Description of the task —
All the data must come back unchanged, except that pictures are left out.

====================

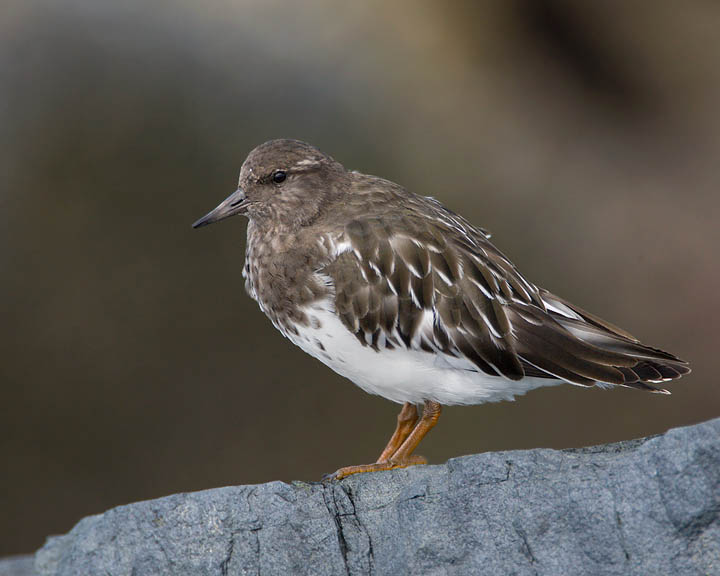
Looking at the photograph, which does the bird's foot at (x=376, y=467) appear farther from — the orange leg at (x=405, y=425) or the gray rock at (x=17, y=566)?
the gray rock at (x=17, y=566)

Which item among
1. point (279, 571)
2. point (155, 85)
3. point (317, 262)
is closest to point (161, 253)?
point (155, 85)

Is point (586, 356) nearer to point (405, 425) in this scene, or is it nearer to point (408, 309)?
point (408, 309)

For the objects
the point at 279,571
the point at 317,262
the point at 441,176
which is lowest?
the point at 279,571

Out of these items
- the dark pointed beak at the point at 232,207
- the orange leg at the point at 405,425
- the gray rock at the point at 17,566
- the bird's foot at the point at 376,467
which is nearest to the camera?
the bird's foot at the point at 376,467

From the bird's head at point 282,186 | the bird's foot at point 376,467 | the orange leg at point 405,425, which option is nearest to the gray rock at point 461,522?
the bird's foot at point 376,467

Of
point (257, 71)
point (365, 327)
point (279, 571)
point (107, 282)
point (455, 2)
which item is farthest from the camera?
point (455, 2)

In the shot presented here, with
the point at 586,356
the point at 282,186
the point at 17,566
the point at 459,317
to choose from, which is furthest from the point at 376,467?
the point at 17,566

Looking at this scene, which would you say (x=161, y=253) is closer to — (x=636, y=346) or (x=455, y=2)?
(x=455, y=2)
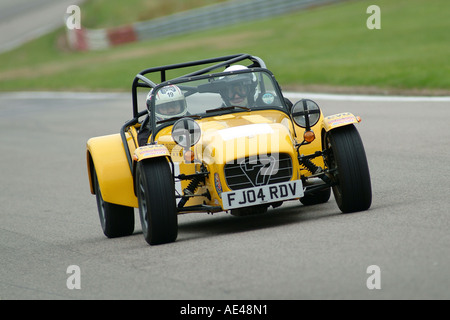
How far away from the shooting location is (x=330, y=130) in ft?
26.6

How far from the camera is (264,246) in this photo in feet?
23.1

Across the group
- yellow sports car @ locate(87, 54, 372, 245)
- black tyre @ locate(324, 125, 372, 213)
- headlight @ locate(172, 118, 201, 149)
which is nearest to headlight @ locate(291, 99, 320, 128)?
yellow sports car @ locate(87, 54, 372, 245)

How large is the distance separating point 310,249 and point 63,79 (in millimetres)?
24792

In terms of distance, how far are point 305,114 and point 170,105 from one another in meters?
1.37

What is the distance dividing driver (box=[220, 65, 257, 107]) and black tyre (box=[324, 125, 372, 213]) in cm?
128

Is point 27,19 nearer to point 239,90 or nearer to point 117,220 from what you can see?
point 117,220

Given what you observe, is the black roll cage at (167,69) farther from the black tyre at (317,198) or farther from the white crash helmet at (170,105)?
the black tyre at (317,198)

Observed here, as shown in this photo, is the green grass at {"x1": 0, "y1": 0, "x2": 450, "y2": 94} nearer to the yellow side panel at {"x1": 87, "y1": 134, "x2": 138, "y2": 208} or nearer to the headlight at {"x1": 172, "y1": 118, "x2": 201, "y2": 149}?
the yellow side panel at {"x1": 87, "y1": 134, "x2": 138, "y2": 208}

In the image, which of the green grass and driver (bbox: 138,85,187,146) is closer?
driver (bbox: 138,85,187,146)

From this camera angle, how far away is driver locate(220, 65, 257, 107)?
29.7 feet

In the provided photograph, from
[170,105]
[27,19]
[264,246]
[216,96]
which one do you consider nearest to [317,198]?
[216,96]
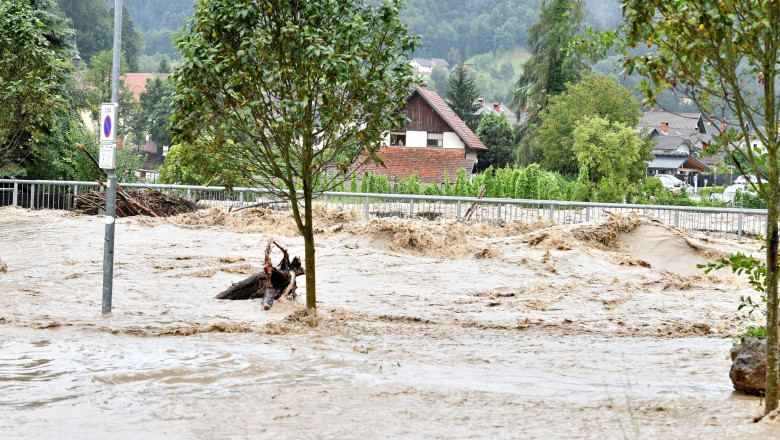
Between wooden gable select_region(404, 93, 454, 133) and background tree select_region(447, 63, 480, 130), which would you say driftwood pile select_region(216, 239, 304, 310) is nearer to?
wooden gable select_region(404, 93, 454, 133)

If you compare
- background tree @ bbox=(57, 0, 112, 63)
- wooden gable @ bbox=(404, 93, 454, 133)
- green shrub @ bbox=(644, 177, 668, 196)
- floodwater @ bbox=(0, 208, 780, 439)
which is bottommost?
floodwater @ bbox=(0, 208, 780, 439)

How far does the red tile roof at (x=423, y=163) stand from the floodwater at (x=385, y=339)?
30.8 meters

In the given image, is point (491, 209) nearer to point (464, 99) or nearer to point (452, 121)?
point (452, 121)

====================

Finished exercise —
Looking at the photograph, which does the bird's foot at (x=376, y=467) appear farther from — the orange leg at (x=405, y=425) or the gray rock at (x=17, y=566)?
the gray rock at (x=17, y=566)

Which item among
1. point (279, 571)
2. point (155, 85)
3. point (317, 262)
is closest to point (161, 253)?
point (155, 85)

Is point (586, 356) nearer to point (405, 425) in this scene, or is it nearer to point (408, 309)?
point (408, 309)

For the objects
the point at 279,571
the point at 317,262
the point at 441,176
which is lowest?
the point at 279,571

Out of these items
- the dark pointed beak at the point at 232,207
- the orange leg at the point at 405,425
- the gray rock at the point at 17,566
- the bird's foot at the point at 376,467
which is nearest to the camera?
the bird's foot at the point at 376,467

From the bird's head at point 282,186 | the bird's foot at point 376,467 | the orange leg at point 405,425, which option is nearest to the gray rock at point 461,522?
the bird's foot at point 376,467

Of
point (257, 71)
point (365, 327)
point (279, 571)
point (107, 282)
point (455, 2)
which item is farthest from the camera?
point (455, 2)

In the shot presented here, with
the point at 586,356
the point at 282,186
the point at 17,566
the point at 459,317
to choose from, which is furthest from the point at 376,467?
the point at 17,566

Looking at this scene, which would you say (x=161, y=253) is closer to — (x=636, y=346) or (x=455, y=2)?
(x=455, y=2)
How far away from the shooting location is (x=330, y=130) in ft?
26.6

How far from the camera is (264,246) in this photo in feet?
23.1

Across the group
- yellow sports car @ locate(87, 54, 372, 245)
- black tyre @ locate(324, 125, 372, 213)
- headlight @ locate(172, 118, 201, 149)
which is nearest to headlight @ locate(291, 99, 320, 128)?
yellow sports car @ locate(87, 54, 372, 245)

How large is the distance separating point 310,249 and point 63,79 (in millimetres)?
24792

In terms of distance, how far are point 305,114 and point 170,105 from one another in meters?
1.37

What is the distance dividing driver (box=[220, 65, 257, 107]) and black tyre (box=[324, 125, 372, 213]) in cm?
128

Is point 27,19 nearer to point 239,90 or nearer to point 117,220 from what you can see?
point 117,220

Given what you observe, is the black roll cage at (167,69) farther from the black tyre at (317,198) or farther from the white crash helmet at (170,105)?
the black tyre at (317,198)

Observed here, as shown in this photo, is the green grass at {"x1": 0, "y1": 0, "x2": 450, "y2": 94} nearer to the yellow side panel at {"x1": 87, "y1": 134, "x2": 138, "y2": 208} or nearer to the headlight at {"x1": 172, "y1": 118, "x2": 201, "y2": 149}?
the yellow side panel at {"x1": 87, "y1": 134, "x2": 138, "y2": 208}

In the image, which of the green grass and driver (bbox: 138,85,187,146) is closer?
driver (bbox: 138,85,187,146)

From this camera angle, how far away is driver locate(220, 65, 257, 107)?
29.7 feet

In the provided photograph, from
[170,105]
[27,19]
[264,246]
[216,96]
which one do you consider nearest to [317,198]?
[216,96]
Between wooden gable select_region(404, 93, 454, 133) and background tree select_region(447, 63, 480, 130), which would you say driftwood pile select_region(216, 239, 304, 310) is nearer to?
wooden gable select_region(404, 93, 454, 133)

If you compare
- background tree @ bbox=(57, 0, 112, 63)
- wooden gable @ bbox=(404, 93, 454, 133)
- green shrub @ bbox=(644, 177, 668, 196)
- floodwater @ bbox=(0, 208, 780, 439)
which is bottommost?
floodwater @ bbox=(0, 208, 780, 439)

How far does the red tile roof at (x=423, y=163) stand from the floodwater at (x=385, y=339)?
30.8 meters

In the given image, is point (491, 209) nearer to point (464, 99) or nearer to point (452, 121)?
point (452, 121)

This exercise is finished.